Throughout my life I have been, at one time or another, a believer in God, an agnostic and an atheist. I am amazed at the strength of other people's faith, especially at the faith of people who have taken up a new religion and fervently hold on to and defend their new beliefs for the rest of their lives. My question is how are people so convinced that their chosen religion is right over all the others. It seems impossible that a person can believe in a religion simply because he or she wants to - there must be some logic behind their reasoning - but I cannot understand it. Can you explain or is this one for psychologists?

This is a remarkable phenomenon, one that was noticed even in ancient times--the consensus gentium. Strictly speaking,I think, there is no good reason or defensible logic for belief in the standard religions. So, religious belief is, primarily, an issue for psychologists to figure out. Many philosophers have shown the irrationality or, anyway, non-rational grounding of religious belief. So, both the persistence of religious belief and its pervasive character must be thought of as remarkable. I suspect that inclinations to religious belief were selected through evolution because it was somehow adaptive. I also think that Freud was not entirely wrong that religious conviction extends from our being dependent upon parents during our formative years. Then, there's also our desire for order and comprehension that lends itself readily to thoughts about an ordering principle or source of intelligibility. And who is really free of a fear of death. There are, however, perhaps additional philosophical speculations that may complement the findings of natural and social scientists. For one thing, keep in mind that much of the conceptual and linguistic architecture of human culture was developed during periods of religious conviction. So, rough implications leading towards elements of religious conviction. ideas about time are paired with those of eternity, ideas of necessity with contingency, ideas of multiplicity with unity, etc. The shadow of Parmenides and Plato looms large over all of us, whatever our religious convictions. Another idea I've toyed with is that while, strictly speaking, the argument from design isn't sound and presents a weak analogy between human productions and the creation of the universe, it nevertheless does present an analogy that's easily apprehensible and not so weak as to amount to nonsense. As a weak but intelligible and attractive analogy, it persists even in the face of abstruse logical criticism.

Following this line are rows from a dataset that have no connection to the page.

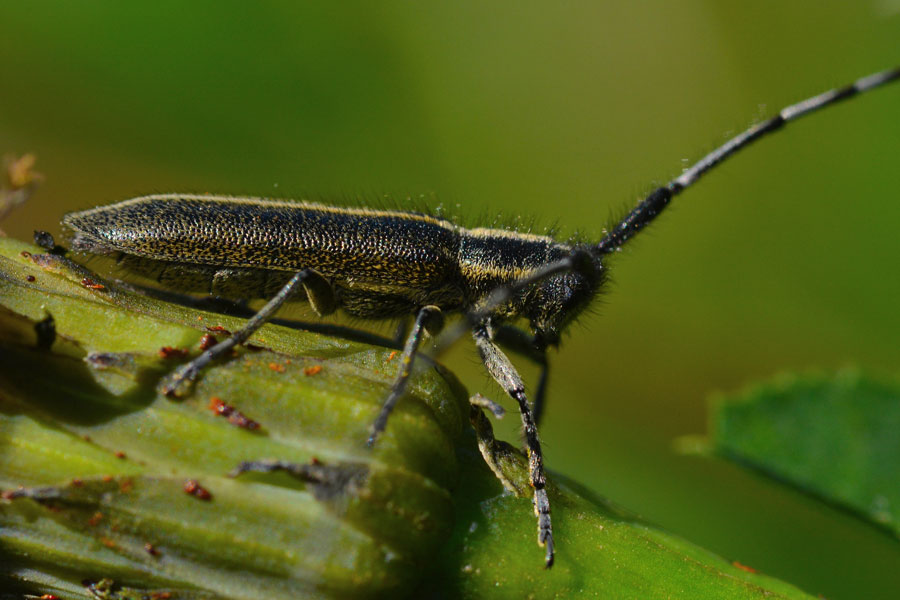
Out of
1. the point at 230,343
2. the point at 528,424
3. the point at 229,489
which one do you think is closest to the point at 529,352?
the point at 528,424

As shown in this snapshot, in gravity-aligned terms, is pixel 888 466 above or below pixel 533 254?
below

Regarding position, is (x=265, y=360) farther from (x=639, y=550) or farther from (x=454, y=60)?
(x=454, y=60)

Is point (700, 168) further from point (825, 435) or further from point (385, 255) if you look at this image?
point (385, 255)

In his magnificent recent book, A Secular Age, the Canadian social philosopher Charles Taylor addresses exactly why it is that many North American and Western Europeans find themselves able to view religious belief as a choice that one can make on rational or other grounds.

Taylor's sophisticated philosophically-nuanced historical account of this and related questions show that philosophers can address issues like these with considerable success; psychologists undoubtedly also have a lot to say, but Taylor demontrates that the question you raise engages numerous fascinating philosophical issues in social philosophy, political philosophy, and metaphysical issues related to identity.